Now, we'll look at the dictionary produced by the code and see what we need to adjust accordingly.

In [4]:
print(d.keys())

dict_keys(['MEGAMIND', 'W', 'A', 'CREDITS SEQUENCE', 'NEWSPAPER HEADLINE', 'HEADLINES', 'PHOTO', 'T', 'END OF', 'EXT', 'WE PULL', 'H', 'Y', 'UBERMAN', 'U', 'G', 'INT', 'A STEEL', 'M', 'EINSTEIN', 'PLATO', 'E', 'D', 'MASTER MIND', 'DA VINCI', 'MOMENTS LATER', 'S', 'ROXANNE', 'R', 'CUT TO', 'A MECHANIZED', 'F', 'O', 'N', 'CRIME WAVE', 'SPINNING HEADLINE', 'ARMORED TRUCK', 'I', 'METRO CITY', 'A VICIOUS', 'HAL STEWART', 'HAL', 'ATTRACTIVE BLOND', 'VINNIE', 'V', 'TELEVISION', 'A WOMAN', 'WOMAN', 'BACK TO', 'TWO BRUISERS', 'P', 'FRANK', 'A SECRETARY', 'LIGHTENING FLASHES', 'REPORTER ON', 'TELEVISION NARRATOR', 'FRIEND', 'A WAITER', 'A YOUNG', 'ACROSS THE', 'POLITICIAN', 'YOUNG MOTHER', 'CRANE', 'HAL AND', 'REPORTER', 'J', 'L', 'C', 'NO', 'SEVERS', 'BOOM', 'STENWICK', 'MINUTES LATER', 'NEWS REPORTER', 'BLIND KID', 'ATTRACTIVE', 'TRUCKER', 'ATTRACTIVE WOMAN', 'BRAD HELMS', 'CUT BACK', 'A LIGHTENING', 'CAT', 'BATHROOM', 'ZOOM', 'HONK', 'VOICE', 'LATER', 'TITAN', 'JOHN', 'GEORGE', 'BANK MANAGER'

As we can see, the code has created a dictionary with keys as different characters. Looking at the list of all the keys, we can see there are some stage directions/scene settings that were misattributed as names. This is fine for now, but we want to make sure that the main characters of the movie and their lines have been captured successfully. 

In [5]:
print(d['MASTER MIND'][0:5])
print(d['ROXANNE'][0:5])

['The real Einstein once said, "God', 'does not play dice with the world."', 'He was right, because the world is', 'MY dice. Is that understood?', 'Alright, then - clean slate. Do we']
["You didn't need to turn around like", 'that. I can recognize the stench of', 'failure.', 'Looks like a real group of winners.', "At the risk of sounding cliche',"]


The code has successfully created the dictionary we want. Looking at the output, we can see that each item in the list is a line spoken by the character. However, they aren't clean, clear-cut sentences. This is a result of the function having split the lines by newline and then stripping them of white space. This is fine since we need to combine them into one big "mega string" anyway. We need to keep in mind, however, that we need to insert a space character between each string when we do merge all of them together.

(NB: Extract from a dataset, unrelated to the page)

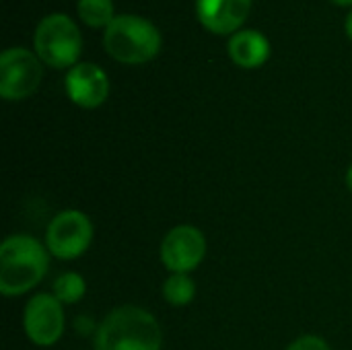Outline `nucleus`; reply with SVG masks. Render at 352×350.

### Creating a Universal Function
Now that we've successfully split up one script, we need to apply the same process to split up more scripts. To do this, we'll create a function that takes in a movie script string as input and outputs a dictionary with the characters as keys and a list of all their lines as values. 

`scriptsplit(moviescript)`

`output: {'Mary': ['Hey Joe, where did you put', 'my rain boots?', 'Thanks.'], 'Joe': ['They should be in the garage.', 'You're welcome.']}`

We'll have to make sure that the scripts we choose have the same/similar enough format so that the function will work properly. We'll put the scripts we want to use in one folder. We'll probably also want to make a simple function that reads in the file so we don't have to write it every time.